Wounds were histologically assessed for the presence and of dissemination of bacteria, host immune response, indications of wound healing, i.e., extent of epithelial migration, coverage, maturation, and amount of granulation tissue present within the wound, and whether the wound and associated inflammation extended into underlying vertebrae, the spinal canal, and/or spinal cord.
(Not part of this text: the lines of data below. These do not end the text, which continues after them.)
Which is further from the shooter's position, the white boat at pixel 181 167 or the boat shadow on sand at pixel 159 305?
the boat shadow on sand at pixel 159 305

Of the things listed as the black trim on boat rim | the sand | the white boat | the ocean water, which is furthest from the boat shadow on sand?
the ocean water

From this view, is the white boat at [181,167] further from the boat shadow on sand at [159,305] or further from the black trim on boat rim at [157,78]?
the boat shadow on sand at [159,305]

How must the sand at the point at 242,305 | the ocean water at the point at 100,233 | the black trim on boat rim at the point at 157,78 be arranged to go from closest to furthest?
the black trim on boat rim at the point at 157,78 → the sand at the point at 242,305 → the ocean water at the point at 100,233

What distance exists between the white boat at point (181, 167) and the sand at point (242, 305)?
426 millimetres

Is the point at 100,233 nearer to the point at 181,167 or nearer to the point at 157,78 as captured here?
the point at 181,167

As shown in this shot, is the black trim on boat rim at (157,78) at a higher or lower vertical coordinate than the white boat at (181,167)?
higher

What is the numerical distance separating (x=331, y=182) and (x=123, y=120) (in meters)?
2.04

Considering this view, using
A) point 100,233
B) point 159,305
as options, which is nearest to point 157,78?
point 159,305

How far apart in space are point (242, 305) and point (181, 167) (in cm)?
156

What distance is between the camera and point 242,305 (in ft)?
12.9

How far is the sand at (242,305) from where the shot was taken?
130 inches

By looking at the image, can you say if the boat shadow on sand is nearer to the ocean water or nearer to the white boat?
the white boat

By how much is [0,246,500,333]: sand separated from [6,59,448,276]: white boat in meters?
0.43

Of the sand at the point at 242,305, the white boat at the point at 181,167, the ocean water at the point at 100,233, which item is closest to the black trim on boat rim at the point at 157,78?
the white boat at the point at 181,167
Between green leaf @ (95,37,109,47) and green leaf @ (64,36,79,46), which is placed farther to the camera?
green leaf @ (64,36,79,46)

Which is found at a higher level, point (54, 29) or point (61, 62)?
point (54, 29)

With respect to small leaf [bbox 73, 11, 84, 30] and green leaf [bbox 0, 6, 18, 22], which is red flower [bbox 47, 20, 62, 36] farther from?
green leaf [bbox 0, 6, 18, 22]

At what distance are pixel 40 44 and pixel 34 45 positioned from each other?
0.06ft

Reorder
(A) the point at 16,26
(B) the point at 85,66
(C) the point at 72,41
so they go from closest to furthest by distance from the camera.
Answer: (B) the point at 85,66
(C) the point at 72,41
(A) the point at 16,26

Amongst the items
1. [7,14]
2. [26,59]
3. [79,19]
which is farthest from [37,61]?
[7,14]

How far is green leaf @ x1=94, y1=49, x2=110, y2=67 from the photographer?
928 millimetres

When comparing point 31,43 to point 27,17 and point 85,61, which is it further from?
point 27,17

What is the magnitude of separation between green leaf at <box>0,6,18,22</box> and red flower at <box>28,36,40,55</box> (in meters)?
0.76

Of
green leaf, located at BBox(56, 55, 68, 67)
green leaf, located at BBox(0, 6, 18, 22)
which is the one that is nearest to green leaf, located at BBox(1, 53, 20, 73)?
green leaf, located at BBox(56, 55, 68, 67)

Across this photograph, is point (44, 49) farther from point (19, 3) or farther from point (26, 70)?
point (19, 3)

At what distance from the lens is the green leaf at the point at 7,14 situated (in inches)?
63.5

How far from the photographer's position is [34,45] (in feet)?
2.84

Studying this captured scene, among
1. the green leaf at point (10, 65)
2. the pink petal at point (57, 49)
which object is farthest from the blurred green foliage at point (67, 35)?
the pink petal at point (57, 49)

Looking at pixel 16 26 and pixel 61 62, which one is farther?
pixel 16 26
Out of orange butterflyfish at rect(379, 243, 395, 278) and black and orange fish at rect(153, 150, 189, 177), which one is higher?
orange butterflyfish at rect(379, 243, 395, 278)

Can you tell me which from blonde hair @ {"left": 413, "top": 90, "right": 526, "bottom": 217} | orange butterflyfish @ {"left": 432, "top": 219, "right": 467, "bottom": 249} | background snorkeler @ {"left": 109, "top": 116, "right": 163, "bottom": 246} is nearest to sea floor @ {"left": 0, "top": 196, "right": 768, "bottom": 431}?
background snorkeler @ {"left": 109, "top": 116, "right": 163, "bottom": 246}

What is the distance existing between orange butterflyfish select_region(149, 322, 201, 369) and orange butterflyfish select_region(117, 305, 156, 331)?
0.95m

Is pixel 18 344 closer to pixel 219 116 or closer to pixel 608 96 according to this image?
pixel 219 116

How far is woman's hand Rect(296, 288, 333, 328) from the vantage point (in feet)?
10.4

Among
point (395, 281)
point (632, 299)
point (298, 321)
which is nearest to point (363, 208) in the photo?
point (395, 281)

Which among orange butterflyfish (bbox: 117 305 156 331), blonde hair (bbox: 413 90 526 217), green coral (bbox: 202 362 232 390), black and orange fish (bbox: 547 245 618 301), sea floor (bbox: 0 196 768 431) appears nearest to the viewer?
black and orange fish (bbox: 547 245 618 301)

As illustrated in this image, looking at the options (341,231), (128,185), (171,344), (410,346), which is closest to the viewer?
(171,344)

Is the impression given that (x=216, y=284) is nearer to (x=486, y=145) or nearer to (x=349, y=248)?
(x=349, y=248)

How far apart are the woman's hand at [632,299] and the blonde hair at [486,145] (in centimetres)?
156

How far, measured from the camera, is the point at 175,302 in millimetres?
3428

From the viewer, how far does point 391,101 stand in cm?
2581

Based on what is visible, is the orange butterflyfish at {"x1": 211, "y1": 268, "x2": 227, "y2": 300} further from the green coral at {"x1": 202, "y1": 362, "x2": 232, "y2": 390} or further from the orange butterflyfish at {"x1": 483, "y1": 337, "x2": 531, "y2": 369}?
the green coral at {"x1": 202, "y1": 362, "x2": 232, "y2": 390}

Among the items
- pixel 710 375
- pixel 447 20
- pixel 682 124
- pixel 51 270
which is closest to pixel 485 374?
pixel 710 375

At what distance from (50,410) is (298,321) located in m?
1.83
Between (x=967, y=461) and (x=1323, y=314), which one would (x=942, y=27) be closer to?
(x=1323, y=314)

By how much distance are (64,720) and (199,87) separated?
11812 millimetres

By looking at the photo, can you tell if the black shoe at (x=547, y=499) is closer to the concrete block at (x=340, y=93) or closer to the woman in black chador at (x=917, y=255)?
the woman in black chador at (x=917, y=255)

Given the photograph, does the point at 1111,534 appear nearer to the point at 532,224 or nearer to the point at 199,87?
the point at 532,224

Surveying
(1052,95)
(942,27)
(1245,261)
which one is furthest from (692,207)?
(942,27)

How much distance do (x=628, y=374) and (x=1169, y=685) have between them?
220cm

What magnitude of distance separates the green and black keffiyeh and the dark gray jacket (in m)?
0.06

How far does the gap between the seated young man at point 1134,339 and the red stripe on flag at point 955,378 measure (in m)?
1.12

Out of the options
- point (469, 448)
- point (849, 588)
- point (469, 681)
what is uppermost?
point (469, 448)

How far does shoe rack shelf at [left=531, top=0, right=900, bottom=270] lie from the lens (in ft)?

One mouse from each treatment group (placebo, rifampin, and doxycycline) and from representative time points (days 1, 3, and 7) was sacrificed in order to characterize the dissemination of AB5075 within wound tissue via PNA-FISH (33). Tissue was trimmed at 3 μm. One drop of the PNA probe Acinetobacter PNA CP0050 (AdvanDx, Inc., Woburn, MA) was added to each slide, and coverslips were applied. Slides were put on a heating block for 90 min at 55°C in the dark. Slides were then immersed in preheated, 55°C deionized water for less than 1 min, while the coverslips (AdvanDx, Inc., Woburn, MA) were removed. Slides were then immersed in preheated, 55°C 60× wash solution (AdvanDx, Inc., Woburn, MA) for 30 min. Slides were then overlaid with coverslips by using mounting medium (AdvanDx, Inc., Woburn, MA). Separately, cultures of A. baumannii and Escherichia coli were kept as positive and negative controls, respectively. One drop of GN fixation solution (AdvanDx, Inc., Woburn, MA) was added to a slide. One small drop of culture was added to the fixation solution. The slides were then placed on a heating block for 20 min at 55°C to fix the smear. One drop of Acinetobacter PNA CP0050 (AdvanDx, Inc., Woburn, MA) was added to each slide, and slides wre then overlaid with coverslips. Control slides were also prepared, as described above.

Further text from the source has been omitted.